Vacationing at a fancy resort in the Hawaiian island of Kauai recently, I encountered something that failed on more than one of those criteria just mentioned. Here it is:
Apparently the resort refurbished its early 1960s-vintage buildings in the 1990s. Hotel rooms were smaller around 1960, so the modernization had to make do with available space. This was especially the case with the small bathroom area.
My problem had to do with the sink arrangement shown above. The style of sink that projects above the counter top was never my favorite, but it makes sense here. That's because toothbrushes, lipstick cases and other odds and ends can migrate under the sink's edge. The effect is to increase the usable amount of counter space compared to a normal sunken sink of the same size.
The failure has to do with the faucet. It doesn't extend far enough over the sink. Drawing a glass of water, brushing teeth, washing hands and all the other chores one does over a sink are harder and messier to do because the stream of water is too close to the side of the sink. Ideally, the water should fall near the drain hole rather than on the shallow slope of the sink's side.

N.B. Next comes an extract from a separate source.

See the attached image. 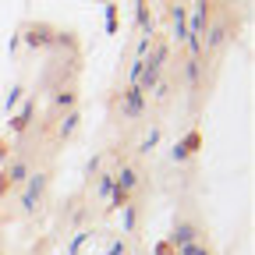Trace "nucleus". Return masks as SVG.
I'll use <instances>...</instances> for the list:
<instances>
[{"instance_id": "1", "label": "nucleus", "mask_w": 255, "mask_h": 255, "mask_svg": "<svg viewBox=\"0 0 255 255\" xmlns=\"http://www.w3.org/2000/svg\"><path fill=\"white\" fill-rule=\"evenodd\" d=\"M163 60H167V50H156L152 57H145V60H142V75H138V85H135V89H152L156 78H159V71H163Z\"/></svg>"}, {"instance_id": "2", "label": "nucleus", "mask_w": 255, "mask_h": 255, "mask_svg": "<svg viewBox=\"0 0 255 255\" xmlns=\"http://www.w3.org/2000/svg\"><path fill=\"white\" fill-rule=\"evenodd\" d=\"M131 184H135V170H131V167H124V170L117 174V195H114L117 206H124V195L131 191Z\"/></svg>"}, {"instance_id": "3", "label": "nucleus", "mask_w": 255, "mask_h": 255, "mask_svg": "<svg viewBox=\"0 0 255 255\" xmlns=\"http://www.w3.org/2000/svg\"><path fill=\"white\" fill-rule=\"evenodd\" d=\"M174 39L188 43V14H184V7H174Z\"/></svg>"}, {"instance_id": "4", "label": "nucleus", "mask_w": 255, "mask_h": 255, "mask_svg": "<svg viewBox=\"0 0 255 255\" xmlns=\"http://www.w3.org/2000/svg\"><path fill=\"white\" fill-rule=\"evenodd\" d=\"M39 191H43V174H36V177L28 181V188H25V209H36Z\"/></svg>"}, {"instance_id": "5", "label": "nucleus", "mask_w": 255, "mask_h": 255, "mask_svg": "<svg viewBox=\"0 0 255 255\" xmlns=\"http://www.w3.org/2000/svg\"><path fill=\"white\" fill-rule=\"evenodd\" d=\"M124 114H131V117L142 114V89H128V96H124Z\"/></svg>"}, {"instance_id": "6", "label": "nucleus", "mask_w": 255, "mask_h": 255, "mask_svg": "<svg viewBox=\"0 0 255 255\" xmlns=\"http://www.w3.org/2000/svg\"><path fill=\"white\" fill-rule=\"evenodd\" d=\"M28 121H32V103H25V110L18 114V121H14V131H21V128H25Z\"/></svg>"}, {"instance_id": "7", "label": "nucleus", "mask_w": 255, "mask_h": 255, "mask_svg": "<svg viewBox=\"0 0 255 255\" xmlns=\"http://www.w3.org/2000/svg\"><path fill=\"white\" fill-rule=\"evenodd\" d=\"M174 241H177L181 248H184V245H191V227H177V231H174Z\"/></svg>"}, {"instance_id": "8", "label": "nucleus", "mask_w": 255, "mask_h": 255, "mask_svg": "<svg viewBox=\"0 0 255 255\" xmlns=\"http://www.w3.org/2000/svg\"><path fill=\"white\" fill-rule=\"evenodd\" d=\"M156 142H159V131L152 128V131L145 135V142H142V152H152V149H156Z\"/></svg>"}, {"instance_id": "9", "label": "nucleus", "mask_w": 255, "mask_h": 255, "mask_svg": "<svg viewBox=\"0 0 255 255\" xmlns=\"http://www.w3.org/2000/svg\"><path fill=\"white\" fill-rule=\"evenodd\" d=\"M75 124H78V117L68 114V117H64V124H60V131H64V135H71V131H75Z\"/></svg>"}, {"instance_id": "10", "label": "nucleus", "mask_w": 255, "mask_h": 255, "mask_svg": "<svg viewBox=\"0 0 255 255\" xmlns=\"http://www.w3.org/2000/svg\"><path fill=\"white\" fill-rule=\"evenodd\" d=\"M25 174H28L25 163H14V167H11V181H25Z\"/></svg>"}, {"instance_id": "11", "label": "nucleus", "mask_w": 255, "mask_h": 255, "mask_svg": "<svg viewBox=\"0 0 255 255\" xmlns=\"http://www.w3.org/2000/svg\"><path fill=\"white\" fill-rule=\"evenodd\" d=\"M100 195H114V181H110V177L100 181Z\"/></svg>"}, {"instance_id": "12", "label": "nucleus", "mask_w": 255, "mask_h": 255, "mask_svg": "<svg viewBox=\"0 0 255 255\" xmlns=\"http://www.w3.org/2000/svg\"><path fill=\"white\" fill-rule=\"evenodd\" d=\"M18 100H21V89H11V92H7V110H11Z\"/></svg>"}, {"instance_id": "13", "label": "nucleus", "mask_w": 255, "mask_h": 255, "mask_svg": "<svg viewBox=\"0 0 255 255\" xmlns=\"http://www.w3.org/2000/svg\"><path fill=\"white\" fill-rule=\"evenodd\" d=\"M184 255H206L202 248H195V245H184Z\"/></svg>"}, {"instance_id": "14", "label": "nucleus", "mask_w": 255, "mask_h": 255, "mask_svg": "<svg viewBox=\"0 0 255 255\" xmlns=\"http://www.w3.org/2000/svg\"><path fill=\"white\" fill-rule=\"evenodd\" d=\"M110 255H124V248H121V241H114V245H110Z\"/></svg>"}]
</instances>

So what we have here is a faucet design that's functionally not compatible with the design of the sink. One solution would have been to install a sink with steeper sides to better accommodate the water stream. But that would have meant a sunken sink and less counter space. The better solution would have been a faucet with a longer stem that would reach farther into the sink area. Maybe none were available at the time; I have no idea. Regardless, we were stuck with the result of decisions made years ago.